57 交渉成立、切れる緊張の糸
あとでA子から聞いた話では、合意書を出したあたりでカフェは閉店間際だったらしく「まもなく閉店です」と各席に回っていたらしい。
A子はギリギリまで居座ったが、再度退席を告げられた。だが、異様な雰囲気の我々の席へは行かず、先に看板をしまったり、黙々と閉店作業に勤しんでくれたそうだ。
余裕がなかった証拠に、わたしはそのような周りの状況には一切気付かずにいた。
話をして、金額交渉、同意書にサイン…途中にはZがうつむいていたり、たまに泣いたり、コーヒーを一口も飲んでなかったり。
目の前のことで精一杯だった。
二通準備した合意書にサインをさせて、すべてを終えてカフェを後にした。すっかり小さくなったZとはカフェの前で別れた。
そこへ駆けつけてくれたA子の胸にわたしはなだれ込んだ。
「サインをもらった。言い値で合意できた」
「よくやったよくやった。

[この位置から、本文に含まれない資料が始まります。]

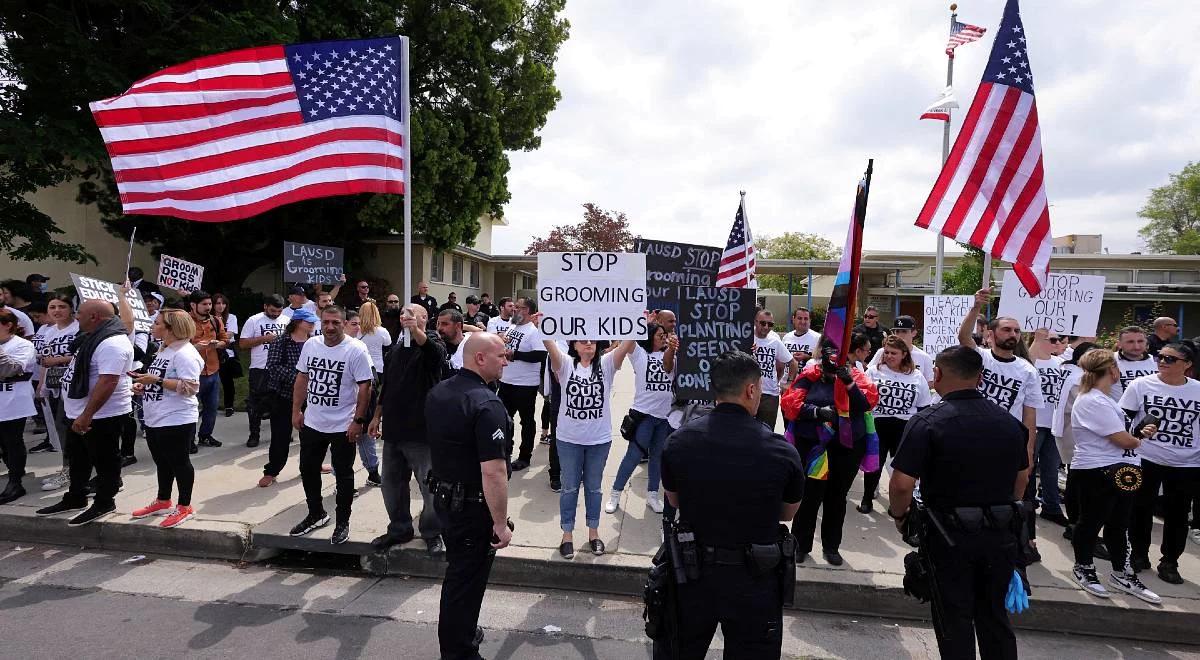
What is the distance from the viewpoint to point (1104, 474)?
15.7 feet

いま念のため夫さんに連絡しないかどうか、B子がZを尾行してる。とりあえず携帯触るかどうかだけチェックしてくれてるから」
B子も仕事終わりにここまできて、閉店間際のカフェの前で中の様子を伺いながら待機してくれたそうだ。
A子が閉店時間で店を出てからは2人で店の外で待っていてくれたのだ。